— Task goal —
Please transcribe the listing below exactly, but only from the line containing "body_size: -231" through its last line.
________
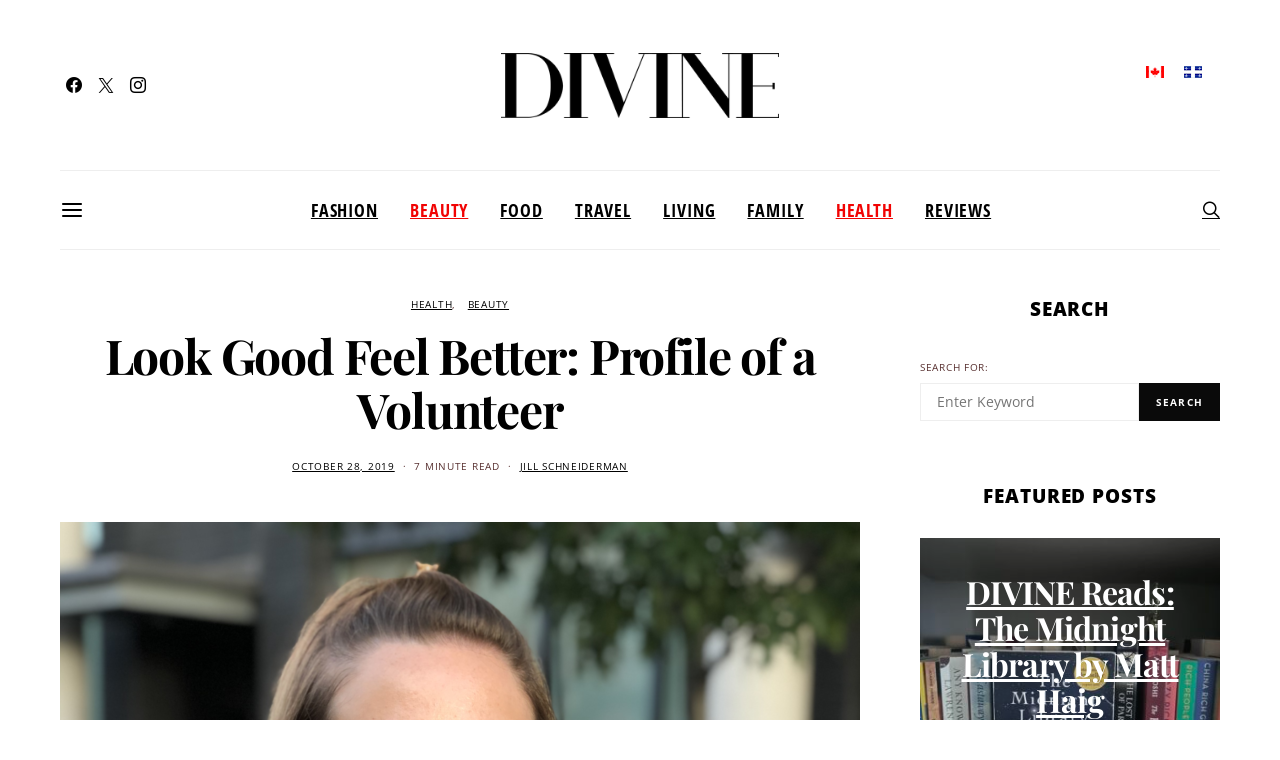

--- FILE ---
content_type: text/css; charset=UTF-8
request_url: https://divine.ca/wp-content/themes/authentic-child/style.css?ver=1.0.0
body_size: -231
content:
/*
 * Theme Name:  Authentic Child
 * Theme URI:   https://codesupply.co/themes/authentic/
 * Description: Authentic Child Theme
 * Author:      Code Supply Co.
 * Author URI:  https://codesupply.co/
 * Template:    authentic
 * Version:     1.0.0
 */

/* Copy any classes from parent theme here. They will override the parent's version. */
________
— Solved problem —
body_size: -231
content:
/*
 * Theme Name:  Authentic Child
 * Theme URI:   https://codesupply.co/themes/authentic/
 * Description: Authentic Child Theme
 * Author:      Code Supply Co.
 * Author URI:  https://codesupply.co/
 * Template:    authentic
 * Version:     1.0.0
 */

/* Copy any classes from parent theme here. They will override the parent's version. */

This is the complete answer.